**Exercise description**. Would you retype the whole listing below word for word, keeping every line, number, and punctuation mark unchanged?

**Input material**.
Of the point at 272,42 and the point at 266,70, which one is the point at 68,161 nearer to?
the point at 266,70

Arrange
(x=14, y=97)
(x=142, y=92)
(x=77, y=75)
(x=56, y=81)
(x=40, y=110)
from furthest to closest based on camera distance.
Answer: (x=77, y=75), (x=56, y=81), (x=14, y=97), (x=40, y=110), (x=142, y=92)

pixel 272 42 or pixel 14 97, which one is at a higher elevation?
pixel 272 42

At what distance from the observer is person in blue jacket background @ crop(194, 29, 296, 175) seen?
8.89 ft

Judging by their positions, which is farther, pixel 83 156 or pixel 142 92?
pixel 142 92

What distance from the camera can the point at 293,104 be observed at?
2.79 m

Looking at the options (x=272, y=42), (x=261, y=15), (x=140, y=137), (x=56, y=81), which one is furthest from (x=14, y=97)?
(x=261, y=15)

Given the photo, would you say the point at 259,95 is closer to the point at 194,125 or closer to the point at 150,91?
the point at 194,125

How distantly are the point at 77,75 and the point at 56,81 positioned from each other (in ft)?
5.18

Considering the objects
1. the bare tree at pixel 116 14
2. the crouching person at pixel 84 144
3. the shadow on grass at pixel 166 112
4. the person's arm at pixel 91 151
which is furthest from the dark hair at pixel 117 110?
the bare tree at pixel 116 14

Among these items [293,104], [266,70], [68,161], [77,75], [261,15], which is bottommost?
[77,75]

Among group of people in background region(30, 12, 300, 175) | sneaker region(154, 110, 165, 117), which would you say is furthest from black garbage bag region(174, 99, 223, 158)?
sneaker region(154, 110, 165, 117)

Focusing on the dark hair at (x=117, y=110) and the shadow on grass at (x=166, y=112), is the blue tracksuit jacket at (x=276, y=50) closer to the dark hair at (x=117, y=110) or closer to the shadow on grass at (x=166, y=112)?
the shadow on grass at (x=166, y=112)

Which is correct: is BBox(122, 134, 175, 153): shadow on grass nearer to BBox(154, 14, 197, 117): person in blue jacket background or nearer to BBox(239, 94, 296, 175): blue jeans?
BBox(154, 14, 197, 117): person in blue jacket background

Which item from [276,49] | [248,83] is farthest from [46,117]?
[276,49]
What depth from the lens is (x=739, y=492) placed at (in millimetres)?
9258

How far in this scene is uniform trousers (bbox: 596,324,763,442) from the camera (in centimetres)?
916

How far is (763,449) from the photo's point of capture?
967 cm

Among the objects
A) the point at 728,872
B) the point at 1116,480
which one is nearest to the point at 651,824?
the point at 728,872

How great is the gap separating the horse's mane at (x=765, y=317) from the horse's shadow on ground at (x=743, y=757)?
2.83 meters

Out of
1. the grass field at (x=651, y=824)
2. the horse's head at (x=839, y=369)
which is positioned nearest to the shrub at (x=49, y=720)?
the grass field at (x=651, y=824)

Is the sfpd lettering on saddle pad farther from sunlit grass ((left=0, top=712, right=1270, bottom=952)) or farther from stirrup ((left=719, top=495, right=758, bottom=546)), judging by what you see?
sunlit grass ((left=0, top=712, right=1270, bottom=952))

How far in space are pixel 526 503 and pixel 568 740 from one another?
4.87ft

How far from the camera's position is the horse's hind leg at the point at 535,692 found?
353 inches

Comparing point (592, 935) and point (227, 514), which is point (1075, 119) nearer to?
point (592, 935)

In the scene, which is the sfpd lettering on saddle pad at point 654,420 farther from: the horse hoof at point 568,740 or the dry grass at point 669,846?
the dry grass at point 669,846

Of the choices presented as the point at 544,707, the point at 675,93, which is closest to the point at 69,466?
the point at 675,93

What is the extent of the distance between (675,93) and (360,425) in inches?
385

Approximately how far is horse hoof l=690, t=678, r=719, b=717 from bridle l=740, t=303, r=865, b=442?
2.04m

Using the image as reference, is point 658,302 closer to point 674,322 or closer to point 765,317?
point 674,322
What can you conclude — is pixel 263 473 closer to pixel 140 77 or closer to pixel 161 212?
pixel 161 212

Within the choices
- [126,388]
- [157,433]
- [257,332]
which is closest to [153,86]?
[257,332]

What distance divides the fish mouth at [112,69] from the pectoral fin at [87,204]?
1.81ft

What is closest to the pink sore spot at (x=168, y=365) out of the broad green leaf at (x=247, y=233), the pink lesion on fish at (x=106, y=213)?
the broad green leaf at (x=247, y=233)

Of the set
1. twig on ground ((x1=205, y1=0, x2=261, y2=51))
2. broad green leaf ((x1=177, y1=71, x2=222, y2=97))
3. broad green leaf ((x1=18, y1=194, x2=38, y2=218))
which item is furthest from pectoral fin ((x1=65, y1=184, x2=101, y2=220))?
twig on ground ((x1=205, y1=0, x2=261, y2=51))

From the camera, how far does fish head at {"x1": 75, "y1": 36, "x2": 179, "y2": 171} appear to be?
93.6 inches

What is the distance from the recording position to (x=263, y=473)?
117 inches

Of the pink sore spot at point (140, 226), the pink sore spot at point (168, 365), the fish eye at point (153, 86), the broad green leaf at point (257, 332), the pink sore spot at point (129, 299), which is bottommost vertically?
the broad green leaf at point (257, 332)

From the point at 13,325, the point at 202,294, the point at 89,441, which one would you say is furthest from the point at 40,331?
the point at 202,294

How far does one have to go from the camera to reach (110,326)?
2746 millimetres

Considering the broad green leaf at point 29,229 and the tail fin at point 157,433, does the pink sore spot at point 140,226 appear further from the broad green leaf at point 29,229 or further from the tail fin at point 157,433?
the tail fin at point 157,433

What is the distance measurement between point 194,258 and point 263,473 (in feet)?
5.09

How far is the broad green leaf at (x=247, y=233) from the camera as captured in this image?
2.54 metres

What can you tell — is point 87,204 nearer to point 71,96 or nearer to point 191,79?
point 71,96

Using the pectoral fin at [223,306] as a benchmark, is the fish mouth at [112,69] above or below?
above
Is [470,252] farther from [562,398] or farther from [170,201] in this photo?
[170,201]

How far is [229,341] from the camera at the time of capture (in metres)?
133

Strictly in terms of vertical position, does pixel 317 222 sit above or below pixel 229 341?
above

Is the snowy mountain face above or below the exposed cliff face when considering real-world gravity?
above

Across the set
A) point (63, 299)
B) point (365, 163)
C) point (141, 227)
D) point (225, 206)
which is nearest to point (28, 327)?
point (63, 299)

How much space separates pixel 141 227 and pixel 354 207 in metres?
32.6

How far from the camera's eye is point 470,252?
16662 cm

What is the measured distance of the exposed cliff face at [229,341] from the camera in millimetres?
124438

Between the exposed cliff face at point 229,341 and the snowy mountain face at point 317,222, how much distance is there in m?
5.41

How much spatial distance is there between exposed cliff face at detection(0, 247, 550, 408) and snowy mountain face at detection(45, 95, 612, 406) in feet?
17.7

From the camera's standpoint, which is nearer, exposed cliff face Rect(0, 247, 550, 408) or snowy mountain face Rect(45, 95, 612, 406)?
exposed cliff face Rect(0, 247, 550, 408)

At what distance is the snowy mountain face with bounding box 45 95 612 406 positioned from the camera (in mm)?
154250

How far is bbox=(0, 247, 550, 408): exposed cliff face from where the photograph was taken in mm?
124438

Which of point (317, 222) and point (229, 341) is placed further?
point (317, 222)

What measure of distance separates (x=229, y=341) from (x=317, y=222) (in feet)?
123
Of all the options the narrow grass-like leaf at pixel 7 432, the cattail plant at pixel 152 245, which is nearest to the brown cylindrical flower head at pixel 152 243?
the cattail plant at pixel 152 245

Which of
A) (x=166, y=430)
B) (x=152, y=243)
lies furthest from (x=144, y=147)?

**Result for this task**.
Of the point at 272,42 and the point at 266,70, which one is the point at 68,161 nearer to?
the point at 266,70

Arrange
(x=14, y=97)
(x=142, y=92)
(x=77, y=75)
(x=56, y=81)
(x=40, y=110)
from furthest to closest based on camera distance.
Answer: (x=77, y=75), (x=56, y=81), (x=14, y=97), (x=40, y=110), (x=142, y=92)

pixel 272 42 or pixel 14 97, which one is at a higher elevation?
pixel 272 42

At what distance from the observer is person in blue jacket background @ crop(194, 29, 296, 175) seen?
8.89 ft

Judging by their positions, which is farther, pixel 83 156 or pixel 142 92?
pixel 142 92

What distance from the camera can the point at 293,104 be observed at?
2.79 m

Looking at the options (x=272, y=42), (x=261, y=15), (x=140, y=137), (x=56, y=81), which one is furthest from (x=14, y=97)?
(x=261, y=15)

Given the photo, would you say the point at 259,95 is closer to the point at 194,125 or closer to the point at 150,91?
the point at 194,125

How distantly are the point at 77,75 and the point at 56,81 positioned from each other (in ft)?
5.18

Considering the objects
1. the bare tree at pixel 116 14
2. the crouching person at pixel 84 144
3. the shadow on grass at pixel 166 112
4. the person's arm at pixel 91 151
which is furthest from the dark hair at pixel 117 110?
the bare tree at pixel 116 14

Among these items [293,104], [266,70], [68,161], [77,75], [261,15], which is bottommost?
[77,75]

Among group of people in background region(30, 12, 300, 175) | sneaker region(154, 110, 165, 117), which would you say is furthest from black garbage bag region(174, 99, 223, 158)?
sneaker region(154, 110, 165, 117)

Focusing on the dark hair at (x=117, y=110) and the shadow on grass at (x=166, y=112), is the blue tracksuit jacket at (x=276, y=50) closer to the dark hair at (x=117, y=110) or closer to the shadow on grass at (x=166, y=112)?
the shadow on grass at (x=166, y=112)

Which is correct: is BBox(122, 134, 175, 153): shadow on grass nearer to BBox(154, 14, 197, 117): person in blue jacket background or nearer to BBox(239, 94, 296, 175): blue jeans?
BBox(154, 14, 197, 117): person in blue jacket background

Which item from [276,49] | [248,83] is farthest from [46,117]?
[276,49]
What depth from the lens is (x=739, y=492) placed at (in millimetres)?
9258

How far in this scene is uniform trousers (bbox: 596,324,763,442) from the camera (in centimetres)?
916

How far is (763,449) from the photo's point of capture?
967 cm

Among the objects
A) the point at 728,872
B) the point at 1116,480
which one is nearest to the point at 651,824?
the point at 728,872

How great is the gap separating the horse's mane at (x=765, y=317) from the horse's shadow on ground at (x=743, y=757)?
2.83 meters

Out of
1. the grass field at (x=651, y=824)
2. the horse's head at (x=839, y=369)
which is positioned nearest to the shrub at (x=49, y=720)?
the grass field at (x=651, y=824)

Is the sfpd lettering on saddle pad farther from sunlit grass ((left=0, top=712, right=1270, bottom=952)) or farther from stirrup ((left=719, top=495, right=758, bottom=546)), judging by what you see?
sunlit grass ((left=0, top=712, right=1270, bottom=952))

How far in space are pixel 526 503 and pixel 568 740 from one another?
4.87ft

How far from the camera's position is the horse's hind leg at the point at 535,692 found?
353 inches

Comparing point (592, 935) and point (227, 514), which is point (1075, 119) nearer to?
point (592, 935)

In the scene, which is the sfpd lettering on saddle pad at point 654,420 farther from: the horse hoof at point 568,740 or the dry grass at point 669,846?
the dry grass at point 669,846

Of the choices presented as the point at 544,707, the point at 675,93, which is closest to the point at 69,466?
the point at 675,93

What is the extent of the distance between (675,93) and (360,425) in inches?
385

Approximately how far is horse hoof l=690, t=678, r=719, b=717 from bridle l=740, t=303, r=865, b=442?
2.04m

Using the image as reference, is point 658,302 closer to point 674,322 or closer to point 765,317?
point 674,322
What can you conclude — is pixel 263 473 closer to pixel 140 77 or closer to pixel 161 212?
pixel 161 212

Within the choices
- [126,388]
- [157,433]
- [257,332]
which is closest to [153,86]?
[257,332]

What distance divides the fish mouth at [112,69] from the pectoral fin at [87,204]?
1.81ft

What is closest to the pink sore spot at (x=168, y=365) out of the broad green leaf at (x=247, y=233), the pink lesion on fish at (x=106, y=213)?
the broad green leaf at (x=247, y=233)

Of the set
1. twig on ground ((x1=205, y1=0, x2=261, y2=51))
2. broad green leaf ((x1=177, y1=71, x2=222, y2=97))
3. broad green leaf ((x1=18, y1=194, x2=38, y2=218))
which item is furthest from pectoral fin ((x1=65, y1=184, x2=101, y2=220))?
twig on ground ((x1=205, y1=0, x2=261, y2=51))

From the camera, how far does fish head at {"x1": 75, "y1": 36, "x2": 179, "y2": 171} appear to be?
93.6 inches

What is the distance from the recording position to (x=263, y=473)?
117 inches

Of the pink sore spot at point (140, 226), the pink sore spot at point (168, 365), the fish eye at point (153, 86), the broad green leaf at point (257, 332), the pink sore spot at point (129, 299), which is bottommost vertically?
the broad green leaf at point (257, 332)

From the point at 13,325, the point at 202,294, the point at 89,441, which one would you say is furthest from the point at 40,331?
the point at 202,294

How far does one have to go from the camera to reach (110,326)?
2746 millimetres

Considering the broad green leaf at point 29,229 and the tail fin at point 157,433, does the pink sore spot at point 140,226 appear further from the broad green leaf at point 29,229 or further from the tail fin at point 157,433?
the tail fin at point 157,433

What is the distance measurement between point 194,258 and point 263,473 (in feet)?
5.09

How far is the broad green leaf at (x=247, y=233) from the camera as captured in this image?
2.54 metres

What can you tell — is point 87,204 nearer to point 71,96 or nearer to point 191,79?
point 71,96

Using the pectoral fin at [223,306] as a benchmark, is the fish mouth at [112,69] above or below?
above
Is [470,252] farther from [562,398] or farther from [170,201] in this photo?
[170,201]

How far is [229,341] from the camera at the time of capture (in metres)?
133

Strictly in terms of vertical position, does pixel 317 222 sit above or below pixel 229 341?
above

Is the snowy mountain face above or below the exposed cliff face when considering real-world gravity?
above

Across the set
A) point (63, 299)
B) point (365, 163)
C) point (141, 227)
D) point (225, 206)
which is nearest to point (28, 327)?
point (63, 299)

How much space separates pixel 141 227 and pixel 354 207 in metres?
32.6

How far from the camera's eye is point 470,252?
16662 cm

What is the measured distance of the exposed cliff face at [229,341] from the camera in millimetres?
124438

Between the exposed cliff face at point 229,341 and the snowy mountain face at point 317,222, how much distance is there in m?
5.41

How much spatial distance is there between exposed cliff face at detection(0, 247, 550, 408) and snowy mountain face at detection(45, 95, 612, 406) in feet?
17.7

From the camera's standpoint, which is nearer, exposed cliff face Rect(0, 247, 550, 408) or snowy mountain face Rect(45, 95, 612, 406)?
exposed cliff face Rect(0, 247, 550, 408)

At what distance is the snowy mountain face with bounding box 45 95 612 406 positioned from the camera (in mm)?
154250

How far is bbox=(0, 247, 550, 408): exposed cliff face from where the photograph was taken in mm?
124438

Which of point (317, 222) and point (229, 341) is placed further?
point (317, 222)

What measure of distance separates (x=229, y=341) from (x=317, y=222) (in feet)?
123
Of all the options the narrow grass-like leaf at pixel 7 432, the cattail plant at pixel 152 245, which is nearest to the brown cylindrical flower head at pixel 152 243?
the cattail plant at pixel 152 245

Which of
A) (x=166, y=430)
B) (x=152, y=243)
lies furthest from (x=144, y=147)?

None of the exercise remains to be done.